(Entries on spatial positioning)
===

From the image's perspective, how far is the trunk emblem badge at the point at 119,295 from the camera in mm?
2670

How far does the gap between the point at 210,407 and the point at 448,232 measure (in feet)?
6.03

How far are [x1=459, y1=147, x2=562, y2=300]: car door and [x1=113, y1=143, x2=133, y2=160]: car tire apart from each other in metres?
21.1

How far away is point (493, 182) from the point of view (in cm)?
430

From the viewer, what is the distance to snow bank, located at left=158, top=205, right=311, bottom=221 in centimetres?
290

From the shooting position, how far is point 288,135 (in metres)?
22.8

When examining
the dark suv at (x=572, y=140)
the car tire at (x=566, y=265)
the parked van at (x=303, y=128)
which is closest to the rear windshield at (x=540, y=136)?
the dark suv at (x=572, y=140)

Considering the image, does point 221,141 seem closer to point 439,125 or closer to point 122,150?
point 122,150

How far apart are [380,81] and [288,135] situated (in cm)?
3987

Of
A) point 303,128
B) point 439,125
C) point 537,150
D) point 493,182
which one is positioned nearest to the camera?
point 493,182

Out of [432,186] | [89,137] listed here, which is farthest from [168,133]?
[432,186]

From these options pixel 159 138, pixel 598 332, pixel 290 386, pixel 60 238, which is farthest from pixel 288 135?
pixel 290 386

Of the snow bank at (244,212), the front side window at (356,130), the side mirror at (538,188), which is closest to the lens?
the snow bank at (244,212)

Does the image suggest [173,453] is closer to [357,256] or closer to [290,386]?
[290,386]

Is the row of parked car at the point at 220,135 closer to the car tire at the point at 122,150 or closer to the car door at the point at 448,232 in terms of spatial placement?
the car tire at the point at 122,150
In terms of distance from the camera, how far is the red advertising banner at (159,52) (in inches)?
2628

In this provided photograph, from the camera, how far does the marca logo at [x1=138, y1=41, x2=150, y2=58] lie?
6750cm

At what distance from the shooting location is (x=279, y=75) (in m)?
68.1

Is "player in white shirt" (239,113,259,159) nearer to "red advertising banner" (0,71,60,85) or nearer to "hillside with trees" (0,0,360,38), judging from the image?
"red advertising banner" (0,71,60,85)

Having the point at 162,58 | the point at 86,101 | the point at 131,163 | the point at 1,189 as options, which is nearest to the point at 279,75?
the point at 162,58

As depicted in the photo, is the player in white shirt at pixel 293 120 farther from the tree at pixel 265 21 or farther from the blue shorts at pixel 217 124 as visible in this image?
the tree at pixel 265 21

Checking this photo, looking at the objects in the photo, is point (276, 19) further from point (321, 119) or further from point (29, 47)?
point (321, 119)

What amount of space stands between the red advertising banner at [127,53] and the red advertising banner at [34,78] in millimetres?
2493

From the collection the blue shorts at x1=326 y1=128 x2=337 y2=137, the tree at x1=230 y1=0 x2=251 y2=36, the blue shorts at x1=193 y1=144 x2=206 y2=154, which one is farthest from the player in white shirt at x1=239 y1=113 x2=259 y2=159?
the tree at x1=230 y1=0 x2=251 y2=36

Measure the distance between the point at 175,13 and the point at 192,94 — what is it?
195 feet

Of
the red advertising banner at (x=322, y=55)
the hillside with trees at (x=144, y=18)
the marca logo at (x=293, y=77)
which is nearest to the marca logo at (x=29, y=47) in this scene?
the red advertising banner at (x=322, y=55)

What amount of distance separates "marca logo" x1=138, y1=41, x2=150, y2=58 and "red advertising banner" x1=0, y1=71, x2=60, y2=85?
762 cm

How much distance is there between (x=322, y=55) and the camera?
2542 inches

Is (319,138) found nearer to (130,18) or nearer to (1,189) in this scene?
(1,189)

===

**What this task involves:** Give the lines from the one containing "From the collection" through the end of the items, inclusive, as a Markdown table with the columns Row and Line, numbering each row and leaving out blank lines.

**Complete answer:**
| Row | Line |
|---|---|
| 1 | From the collection the blue shorts at x1=326 y1=128 x2=337 y2=137, the tree at x1=230 y1=0 x2=251 y2=36, the blue shorts at x1=193 y1=144 x2=206 y2=154, which one is farthest from the player in white shirt at x1=239 y1=113 x2=259 y2=159? |
| 2 | the tree at x1=230 y1=0 x2=251 y2=36 |
| 3 | Measure the distance between the point at 175,13 and the point at 192,94 — what is it? |
| 4 | 195 feet |
| 5 | Of |
| 6 | the red advertising banner at (x=322, y=55) |
| 7 | the hillside with trees at (x=144, y=18) |
| 8 | the marca logo at (x=293, y=77) |
| 9 | which is nearest to the marca logo at (x=29, y=47) in this scene? |
| 10 | the red advertising banner at (x=322, y=55) |
| 11 | What amount of distance separates "marca logo" x1=138, y1=41, x2=150, y2=58 and "red advertising banner" x1=0, y1=71, x2=60, y2=85? |
| 12 | 762 cm |
| 13 | How much distance is there between (x=322, y=55) and the camera? |
| 14 | 2542 inches |
| 15 | Is (319,138) found nearer to (130,18) or nearer to (1,189) in this scene? |
| 16 | (1,189) |